At its recent meeting the board approved draft language changes to two forest management plans, the first step necessary to change the plans.
The lands affected in the proposed changes are primarily in the Tillamook, Clatsop and Santiam state forest. The proposed change to the forest plans would reduce the goal for developing older forest from 40-60 percent of the landscape to 30-50 percent. The intent is to produce greater economic returns from the state forests.
According to an ODF press release, “Recent modeling estimates for the Tillamook and Clatsop state forest show that a goal of 30 percent older forests would result in an annual timber harvest of 196 million board feet. This represents a five percent increase over the planned harvest level of 186 million board feet in 2009.”

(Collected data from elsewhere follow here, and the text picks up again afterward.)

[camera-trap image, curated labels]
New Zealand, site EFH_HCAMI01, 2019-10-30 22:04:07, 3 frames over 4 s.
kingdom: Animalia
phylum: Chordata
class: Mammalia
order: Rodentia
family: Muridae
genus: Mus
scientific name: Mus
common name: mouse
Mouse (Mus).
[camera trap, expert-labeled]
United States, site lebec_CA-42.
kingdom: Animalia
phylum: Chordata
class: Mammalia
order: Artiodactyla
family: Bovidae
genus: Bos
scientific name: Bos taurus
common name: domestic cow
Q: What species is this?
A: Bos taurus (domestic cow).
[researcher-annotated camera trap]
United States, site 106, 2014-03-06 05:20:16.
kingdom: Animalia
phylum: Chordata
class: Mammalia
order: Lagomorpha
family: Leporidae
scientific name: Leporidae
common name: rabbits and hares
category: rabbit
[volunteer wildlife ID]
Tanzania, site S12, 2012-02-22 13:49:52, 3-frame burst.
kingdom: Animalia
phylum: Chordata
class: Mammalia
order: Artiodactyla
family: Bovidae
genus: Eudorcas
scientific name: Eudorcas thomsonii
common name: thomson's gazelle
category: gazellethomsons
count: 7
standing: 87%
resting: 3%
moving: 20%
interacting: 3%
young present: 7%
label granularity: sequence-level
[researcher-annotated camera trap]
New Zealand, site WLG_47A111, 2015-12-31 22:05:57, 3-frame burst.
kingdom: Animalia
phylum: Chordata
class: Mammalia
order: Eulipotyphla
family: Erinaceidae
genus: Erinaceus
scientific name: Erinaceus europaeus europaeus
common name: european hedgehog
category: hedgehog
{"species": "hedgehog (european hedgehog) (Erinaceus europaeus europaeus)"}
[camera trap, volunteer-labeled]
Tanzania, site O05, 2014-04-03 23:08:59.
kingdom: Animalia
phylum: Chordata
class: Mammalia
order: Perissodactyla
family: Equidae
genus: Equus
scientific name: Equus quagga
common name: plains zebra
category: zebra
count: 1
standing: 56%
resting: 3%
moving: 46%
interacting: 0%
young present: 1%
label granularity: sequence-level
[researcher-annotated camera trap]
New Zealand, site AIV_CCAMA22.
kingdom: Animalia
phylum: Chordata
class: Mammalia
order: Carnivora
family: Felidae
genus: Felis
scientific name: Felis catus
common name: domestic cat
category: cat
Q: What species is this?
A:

“The board is pursuing a higher return through timber harvest because it believes the management plans for these state forestlands are underperforming economically. Timber revenue is distributed to the counties where harvesting occurs. Counties, schools and local taxing districts, such as rural fire departments, depend on this revenue to provide public services.”
“The current plans set specific goals for one value, the percentage of the landscapes that develops older forest characteristics, and assumes that desired levels of other values, including timber harvest from achievement of that goal.” The proposed changes are an admission that the current plan is not working as intended.
The changes proposed to the plan would not take effect until 2012. Receipts for logging in the state forests usually return $50 million per year. But the recession and low demand for lumber have cut the take from timber sales to half that amount.